A french chronobiologist (he studies time and living things) named Michael Siffre once conducted a hell of a self experiment. He spent two months in a cave alone. No clock, calendar, or sun light. He did have artificial lights, food, and a journal though. His experiment is covered in the excellent book ‘Moonwalking With Einstein’. It makes some pertinent points more eloquently than I could, so I will quote it at length right now.
“Very quickly Siffre’s memory deteriorated… Since there was nobody to talk to, and not much to do, there was nothing novel to impress upon his memory. There were no chronological landmarks by which he could measure the passage of time… When his support team on the surface finally called down to him on September 14th, the day his experiment was scheduled to wrap up, it was only August 20th in his journal. He thought only a month had gone by. His experience of time’s passage had compressed by a factor of two.
Monotony collapses time. Novelty unfolds it. You can exercise daily and eat healthy and live a long life while experiencing a short one. If you spend your life sitting in a cubicle and passing papers, one day is bound to blend unmemorably into the next — and disappear. That’s why it’s important to…have as many new experiences as possible… Creating new memories stretches out psychological time, and lengthens our perceptions of our lives.”
I remember the first time I read that passage. I sat on my couch and soaked in the implications. I had visions for how it might change my daily life. Over the months, however, the ideas from that passage became — as ideas are wont to do — rather intellectual. But recently I had an experience that brought them to life again. I understood them personally and viscerally.
For 13 weeks, I averaged 12 hours each day focused on one goal. Specifically, it was spent learning software, but it could have been anything. Painting, accounting, writing; any deep pool of knowledge would do. What I learned is that the passage of time isn’t constant. In fact, it’s under your control. You just have to pull the right levers.
There’s a lay theory that as you get older, time seems to speed up because each passing year is a smaller and smaller percentage of your life. That the year from 9 to 10 represents 10% of your life, but the one from 33 to 34 is only about 3% of your life. It’s intuitively appealing because it explains the universal feeling in a way that puts no fault on ourselves. It’s just math, nothing I could have done to stop that inevitable speed-up of time. But I don’t buy it anymore.
Your sense of time is actually answered by a simple question: how much are you learning? Each thing you learn is another ‘hook’ you give to your memory, and each hook is another time marker. When you have a lot of markers, time feels slow. When you have few, life starts to feel a lot like driving down the open, straight roads of the midwest. Hundreds of miles will fly by because you don’t have to do anything except keep your foot on the gas. The sad part is you still feel like you’re going somewhere.

DATA PROVIDED -
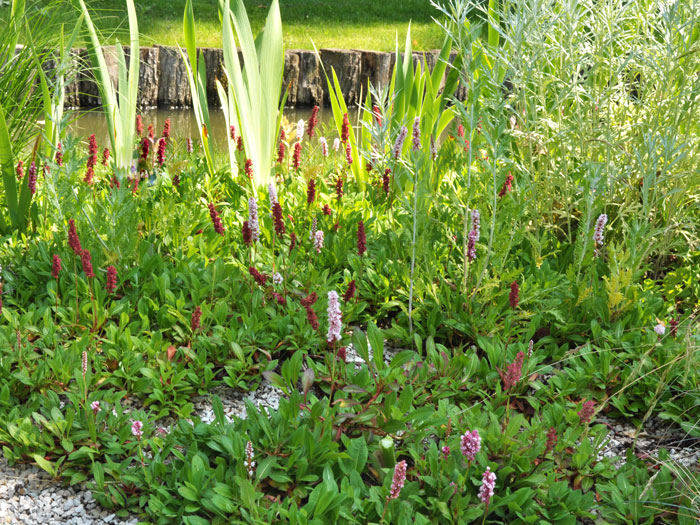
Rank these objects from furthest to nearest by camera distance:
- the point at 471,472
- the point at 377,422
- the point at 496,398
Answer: the point at 496,398
the point at 377,422
the point at 471,472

TASK - Please list the things that the text on how we sense time says Siffre did have with him in the cave.

SOLVED EXERCISE - Artificial lights, food, and a journal.